- Problem to work on
Restate the following entries exactly, including every line.

- Collected data entries
================================

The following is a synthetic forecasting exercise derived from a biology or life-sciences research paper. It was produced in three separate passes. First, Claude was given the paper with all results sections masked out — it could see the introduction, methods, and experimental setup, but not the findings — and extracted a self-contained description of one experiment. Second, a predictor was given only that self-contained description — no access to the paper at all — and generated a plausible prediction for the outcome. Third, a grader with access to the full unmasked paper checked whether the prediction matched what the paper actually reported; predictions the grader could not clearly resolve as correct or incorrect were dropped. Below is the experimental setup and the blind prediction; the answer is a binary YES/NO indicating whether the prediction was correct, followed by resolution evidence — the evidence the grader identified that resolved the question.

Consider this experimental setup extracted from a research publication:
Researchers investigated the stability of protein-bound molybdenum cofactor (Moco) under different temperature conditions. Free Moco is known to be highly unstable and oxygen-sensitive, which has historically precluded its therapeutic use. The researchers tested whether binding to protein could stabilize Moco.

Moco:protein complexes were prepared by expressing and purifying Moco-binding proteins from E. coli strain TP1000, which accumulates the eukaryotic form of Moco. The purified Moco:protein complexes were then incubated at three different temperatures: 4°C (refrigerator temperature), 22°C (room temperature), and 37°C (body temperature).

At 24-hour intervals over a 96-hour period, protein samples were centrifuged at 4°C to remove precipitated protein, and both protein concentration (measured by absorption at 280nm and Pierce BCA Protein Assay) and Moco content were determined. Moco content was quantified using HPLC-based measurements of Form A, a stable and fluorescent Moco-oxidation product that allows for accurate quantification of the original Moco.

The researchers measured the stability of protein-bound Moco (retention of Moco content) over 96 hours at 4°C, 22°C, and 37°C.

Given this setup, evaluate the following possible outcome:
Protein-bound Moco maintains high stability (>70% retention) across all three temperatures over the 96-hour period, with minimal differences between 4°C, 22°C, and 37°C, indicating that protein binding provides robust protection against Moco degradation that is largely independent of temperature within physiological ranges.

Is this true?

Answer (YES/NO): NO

================================

- Exercise result
The following is a synthetic forecasting exercise derived from a biology or life-sciences research paper. It was produced in three separate passes. First, Claude was given the paper with all results sections masked out — it could see the introduction, methods, and experimental setup, but not the findings — and extracted a self-contained description of one experiment. Second, a predictor was given only that self-contained description — no access to the paper at all — and generated a plausible prediction for the outcome. Third, a grader with access to the full unmasked paper checked whether the prediction matched what the paper actually reported; predictions the grader could not clearly resolve as correct or incorrect were dropped. Below is the experimental setup and the blind prediction; the answer is a binary YES/NO indicating whether the prediction was correct, followed by resolution evidence — the evidence the grader identified that resolved the question.

Consider this experimental setup extracted from a research publication:
Researchers investigated the stability of protein-bound molybdenum cofactor (Moco) under different temperature conditions. Free Moco is known to be highly unstable and oxygen-sensitive, which has historically precluded its therapeutic use. The researchers tested whether binding to protein could stabilize Moco.

Moco:protein complexes were prepared by expressing and purifying Moco-binding proteins from E. coli strain TP1000, which accumulates the eukaryotic form of Moco. The purified Moco:protein complexes were then incubated at three different temperatures: 4°C (refrigerator temperature), 22°C (room temperature), and 37°C (body temperature).

At 24-hour intervals over a 96-hour period, protein samples were centrifuged at 4°C to remove precipitated protein, and both protein concentration (measured by absorption at 280nm and Pierce BCA Protein Assay) and Moco content were determined. Moco content was quantified using HPLC-based measurements of Form A, a stable and fluorescent Moco-oxidation product that allows for accurate quantification of the original Moco.

The researchers measured the stability of protein-bound Moco (retention of Moco content) over 96 hours at 4°C, 22°C, and 37°C.

Given this setup, evaluate the following possible outcome:
Protein-bound Moco maintains high stability (>70% retention) across all three temperatures over the 96-hour period, with minimal differences between 4°C, 22°C, and 37°C, indicating that protein binding provides robust protection against Moco degradation that is largely independent of temperature within physiological ranges.

Is this true?

Answer (YES/NO): NO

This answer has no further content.